*RECORD EXCERPTS*
▬▬▬▬▬▬▬▬▬▬

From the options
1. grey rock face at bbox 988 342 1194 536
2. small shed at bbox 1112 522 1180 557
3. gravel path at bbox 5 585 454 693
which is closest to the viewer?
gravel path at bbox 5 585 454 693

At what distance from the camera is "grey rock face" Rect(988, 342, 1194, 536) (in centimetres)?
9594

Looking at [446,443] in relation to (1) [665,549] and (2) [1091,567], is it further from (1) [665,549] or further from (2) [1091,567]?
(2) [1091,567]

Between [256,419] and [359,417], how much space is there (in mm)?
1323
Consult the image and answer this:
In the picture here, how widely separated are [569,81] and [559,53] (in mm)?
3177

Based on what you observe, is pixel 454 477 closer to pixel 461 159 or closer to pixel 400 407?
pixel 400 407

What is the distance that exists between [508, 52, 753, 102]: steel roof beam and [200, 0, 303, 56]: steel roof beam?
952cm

▬▬▬▬▬▬▬▬▬▬

*GIVEN EXERCISE*
From the line with "Based on what" through the end of the rows, swap "closer" for "nearer" and write those lines out again with everything else unchanged.

*IN RESPONSE*
Based on what you observe, is pixel 454 477 nearer to pixel 461 159 or nearer to pixel 400 407?
pixel 400 407

What is the distance that exists between [508, 52, 753, 102]: steel roof beam and [200, 0, 303, 56]: steel roof beam?
952cm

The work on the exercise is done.